(Task directions) Transcribe the lines of the listing below exactly, starting at the line containing "If the choices are" and ending at the line containing "1337 millimetres".

(Collected data entries)

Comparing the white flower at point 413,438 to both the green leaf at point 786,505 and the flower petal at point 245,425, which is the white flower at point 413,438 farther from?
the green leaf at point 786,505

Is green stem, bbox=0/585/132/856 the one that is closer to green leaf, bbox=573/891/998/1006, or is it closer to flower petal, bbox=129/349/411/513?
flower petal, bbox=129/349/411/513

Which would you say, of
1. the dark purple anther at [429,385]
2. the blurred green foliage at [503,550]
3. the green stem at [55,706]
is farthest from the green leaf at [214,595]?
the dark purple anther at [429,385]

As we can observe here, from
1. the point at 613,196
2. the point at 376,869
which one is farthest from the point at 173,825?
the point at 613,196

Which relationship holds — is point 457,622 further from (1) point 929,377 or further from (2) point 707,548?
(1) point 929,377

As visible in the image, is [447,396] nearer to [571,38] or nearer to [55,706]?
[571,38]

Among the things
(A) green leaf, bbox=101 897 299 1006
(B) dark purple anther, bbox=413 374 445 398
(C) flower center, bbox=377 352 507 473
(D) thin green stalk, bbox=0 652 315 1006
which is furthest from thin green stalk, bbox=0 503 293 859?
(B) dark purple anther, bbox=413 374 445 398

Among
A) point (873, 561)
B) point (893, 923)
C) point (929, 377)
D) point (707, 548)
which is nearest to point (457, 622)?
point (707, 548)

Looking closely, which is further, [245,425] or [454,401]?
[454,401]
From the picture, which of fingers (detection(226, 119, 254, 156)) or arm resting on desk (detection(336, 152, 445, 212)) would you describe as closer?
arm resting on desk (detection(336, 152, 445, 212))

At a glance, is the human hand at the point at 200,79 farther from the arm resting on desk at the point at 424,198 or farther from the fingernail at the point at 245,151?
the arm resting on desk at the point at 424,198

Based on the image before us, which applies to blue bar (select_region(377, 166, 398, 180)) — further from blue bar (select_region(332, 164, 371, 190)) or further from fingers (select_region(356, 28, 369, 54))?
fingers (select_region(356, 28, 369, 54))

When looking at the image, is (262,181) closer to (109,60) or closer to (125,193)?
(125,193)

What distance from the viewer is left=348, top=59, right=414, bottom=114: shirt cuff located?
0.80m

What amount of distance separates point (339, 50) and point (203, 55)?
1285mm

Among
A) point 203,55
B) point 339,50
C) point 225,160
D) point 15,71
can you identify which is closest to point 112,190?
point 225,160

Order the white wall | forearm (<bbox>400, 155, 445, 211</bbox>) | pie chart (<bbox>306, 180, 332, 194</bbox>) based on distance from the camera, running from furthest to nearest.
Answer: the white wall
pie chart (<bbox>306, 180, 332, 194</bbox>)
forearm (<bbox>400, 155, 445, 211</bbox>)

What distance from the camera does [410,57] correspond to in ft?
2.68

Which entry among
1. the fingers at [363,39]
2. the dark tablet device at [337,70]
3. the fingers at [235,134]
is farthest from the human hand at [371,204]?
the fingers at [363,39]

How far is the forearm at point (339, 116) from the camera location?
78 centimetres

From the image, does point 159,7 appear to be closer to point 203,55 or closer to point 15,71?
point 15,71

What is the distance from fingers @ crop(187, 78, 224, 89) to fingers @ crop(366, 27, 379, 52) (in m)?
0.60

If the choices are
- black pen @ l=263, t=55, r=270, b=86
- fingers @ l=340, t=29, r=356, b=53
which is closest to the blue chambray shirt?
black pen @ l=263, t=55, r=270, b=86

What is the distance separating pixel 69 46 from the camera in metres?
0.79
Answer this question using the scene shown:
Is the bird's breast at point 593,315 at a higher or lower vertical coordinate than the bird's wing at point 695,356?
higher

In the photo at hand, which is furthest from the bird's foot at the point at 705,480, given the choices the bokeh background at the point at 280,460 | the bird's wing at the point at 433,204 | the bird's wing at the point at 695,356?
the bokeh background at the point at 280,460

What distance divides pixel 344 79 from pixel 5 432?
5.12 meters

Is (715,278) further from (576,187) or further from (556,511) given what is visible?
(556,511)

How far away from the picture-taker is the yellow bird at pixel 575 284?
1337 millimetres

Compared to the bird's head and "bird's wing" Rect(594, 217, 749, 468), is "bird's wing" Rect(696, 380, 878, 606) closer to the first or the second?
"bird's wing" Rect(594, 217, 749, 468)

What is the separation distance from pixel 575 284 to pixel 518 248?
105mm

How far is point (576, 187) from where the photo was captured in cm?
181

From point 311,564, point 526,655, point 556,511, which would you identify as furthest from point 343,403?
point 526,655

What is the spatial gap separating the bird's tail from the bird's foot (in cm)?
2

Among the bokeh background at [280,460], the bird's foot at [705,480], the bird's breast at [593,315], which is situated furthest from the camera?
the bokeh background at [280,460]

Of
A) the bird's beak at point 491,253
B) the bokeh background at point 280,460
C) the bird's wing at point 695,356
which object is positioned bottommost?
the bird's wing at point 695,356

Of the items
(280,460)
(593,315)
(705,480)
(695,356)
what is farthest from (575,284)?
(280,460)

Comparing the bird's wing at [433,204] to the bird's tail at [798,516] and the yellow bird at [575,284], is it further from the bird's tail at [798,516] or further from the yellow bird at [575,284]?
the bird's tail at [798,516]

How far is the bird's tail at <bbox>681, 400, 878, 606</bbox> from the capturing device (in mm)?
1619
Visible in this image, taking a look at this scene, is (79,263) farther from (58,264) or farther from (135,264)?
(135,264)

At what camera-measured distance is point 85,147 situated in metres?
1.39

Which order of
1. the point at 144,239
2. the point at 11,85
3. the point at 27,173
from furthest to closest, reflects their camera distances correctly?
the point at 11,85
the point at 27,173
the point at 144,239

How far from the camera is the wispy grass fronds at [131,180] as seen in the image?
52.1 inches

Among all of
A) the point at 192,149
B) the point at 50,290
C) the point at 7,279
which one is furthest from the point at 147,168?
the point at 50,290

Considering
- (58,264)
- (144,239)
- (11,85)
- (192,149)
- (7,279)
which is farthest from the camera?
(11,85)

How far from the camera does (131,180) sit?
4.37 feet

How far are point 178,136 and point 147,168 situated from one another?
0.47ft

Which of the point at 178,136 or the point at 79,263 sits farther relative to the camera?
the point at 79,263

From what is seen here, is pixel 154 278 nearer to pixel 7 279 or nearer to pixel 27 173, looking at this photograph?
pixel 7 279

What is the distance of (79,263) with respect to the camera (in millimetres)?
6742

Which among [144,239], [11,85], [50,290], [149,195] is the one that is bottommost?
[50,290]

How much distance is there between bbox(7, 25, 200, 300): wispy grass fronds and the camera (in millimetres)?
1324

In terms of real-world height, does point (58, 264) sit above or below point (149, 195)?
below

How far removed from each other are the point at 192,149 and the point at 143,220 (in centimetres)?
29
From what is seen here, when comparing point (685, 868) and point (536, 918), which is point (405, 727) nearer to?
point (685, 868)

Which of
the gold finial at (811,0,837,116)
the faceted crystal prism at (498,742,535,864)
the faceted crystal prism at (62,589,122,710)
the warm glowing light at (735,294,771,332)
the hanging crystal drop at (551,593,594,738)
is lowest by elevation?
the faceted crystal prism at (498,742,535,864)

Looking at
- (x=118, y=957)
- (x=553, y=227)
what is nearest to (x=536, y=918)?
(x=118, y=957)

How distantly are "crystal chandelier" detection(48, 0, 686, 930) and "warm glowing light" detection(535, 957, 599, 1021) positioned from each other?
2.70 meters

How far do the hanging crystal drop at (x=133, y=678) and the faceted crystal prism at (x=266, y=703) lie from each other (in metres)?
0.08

(Final result)
If the choices are
- black pen @ l=263, t=55, r=270, b=86
- fingers @ l=340, t=29, r=356, b=53
which is closest to the blue chambray shirt?
black pen @ l=263, t=55, r=270, b=86

What is the distance separating pixel 69 46 from the camera in metres?
0.79
Answer this question using the scene shown:
Is the bird's breast at point 593,315 at a higher or lower vertical coordinate than the bird's wing at point 695,356?
higher

In the photo at hand, which is furthest from the bird's foot at the point at 705,480, given the choices the bokeh background at the point at 280,460 | the bird's wing at the point at 433,204 | the bird's wing at the point at 695,356?
the bokeh background at the point at 280,460

What distance divides pixel 344 79 from pixel 5 432?
5.12 meters

Is (715,278) further from (576,187) or further from (556,511) given what is visible?
(556,511)

How far away from the picture-taker is the yellow bird at pixel 575 284?
1337 millimetres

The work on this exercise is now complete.